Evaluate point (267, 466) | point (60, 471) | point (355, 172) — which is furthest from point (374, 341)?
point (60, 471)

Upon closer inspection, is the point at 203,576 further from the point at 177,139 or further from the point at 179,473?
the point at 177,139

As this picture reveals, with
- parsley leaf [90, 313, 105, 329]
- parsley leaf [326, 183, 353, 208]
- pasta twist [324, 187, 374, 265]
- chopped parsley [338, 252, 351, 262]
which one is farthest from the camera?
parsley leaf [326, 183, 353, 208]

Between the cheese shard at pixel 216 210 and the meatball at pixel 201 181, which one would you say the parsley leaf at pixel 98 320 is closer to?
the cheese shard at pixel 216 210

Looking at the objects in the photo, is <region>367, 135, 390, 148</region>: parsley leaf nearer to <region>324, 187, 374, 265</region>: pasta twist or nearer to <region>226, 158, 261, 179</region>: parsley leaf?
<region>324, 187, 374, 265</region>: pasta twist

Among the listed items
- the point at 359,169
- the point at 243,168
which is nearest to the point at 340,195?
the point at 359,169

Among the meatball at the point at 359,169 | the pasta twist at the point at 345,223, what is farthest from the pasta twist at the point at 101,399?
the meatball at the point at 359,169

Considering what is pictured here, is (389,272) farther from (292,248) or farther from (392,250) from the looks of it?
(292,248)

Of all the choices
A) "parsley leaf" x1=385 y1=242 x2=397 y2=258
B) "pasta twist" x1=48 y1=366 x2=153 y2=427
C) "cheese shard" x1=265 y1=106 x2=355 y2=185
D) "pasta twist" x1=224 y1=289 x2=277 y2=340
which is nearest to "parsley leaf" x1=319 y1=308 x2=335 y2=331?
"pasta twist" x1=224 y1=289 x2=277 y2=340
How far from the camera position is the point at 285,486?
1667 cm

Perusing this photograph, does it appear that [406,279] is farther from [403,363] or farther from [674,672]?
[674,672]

# PROBLEM DESCRIPTION
All of the lines above need to be given again exactly.

# EXERCISE RESULT
Evaluate point (267, 466) | point (60, 471) | point (355, 172) — which is furthest from point (374, 341)?
point (60, 471)

Upon closer inspection, is the point at 203,576 further from the point at 177,139 or further from the point at 179,473?
the point at 177,139

As this picture reveals, with
- parsley leaf [90, 313, 105, 329]
- parsley leaf [326, 183, 353, 208]
- pasta twist [324, 187, 374, 265]
- chopped parsley [338, 252, 351, 262]
which one is farthest from the camera?
parsley leaf [326, 183, 353, 208]

Between the cheese shard at pixel 216 210 and the meatball at pixel 201 181, which one would you say the parsley leaf at pixel 98 320 is closer to?
the cheese shard at pixel 216 210

Looking at the objects in the photo, is <region>367, 135, 390, 148</region>: parsley leaf nearer to <region>324, 187, 374, 265</region>: pasta twist or nearer to <region>226, 158, 261, 179</region>: parsley leaf?
<region>324, 187, 374, 265</region>: pasta twist

Among the listed items
- the point at 359,169
- the point at 243,168
which is nearest to the point at 340,195?
the point at 359,169

Among the meatball at the point at 359,169 | the pasta twist at the point at 345,223, what is farthest from the pasta twist at the point at 101,399?
the meatball at the point at 359,169

Considering what is pictured here, is (389,272) farther from (292,248) or farther from (392,250) from the looks of it?
(292,248)

Of all the choices
A) "parsley leaf" x1=385 y1=242 x2=397 y2=258
B) "pasta twist" x1=48 y1=366 x2=153 y2=427
C) "cheese shard" x1=265 y1=106 x2=355 y2=185
D) "pasta twist" x1=224 y1=289 x2=277 y2=340
which is nearest to "parsley leaf" x1=319 y1=308 x2=335 y2=331?
"pasta twist" x1=224 y1=289 x2=277 y2=340
How far from the camera position is the point at 285,486?
1667 cm

Perusing this photograph, does it appear that [406,279] is farther from [403,363] or farther from [674,672]?
[674,672]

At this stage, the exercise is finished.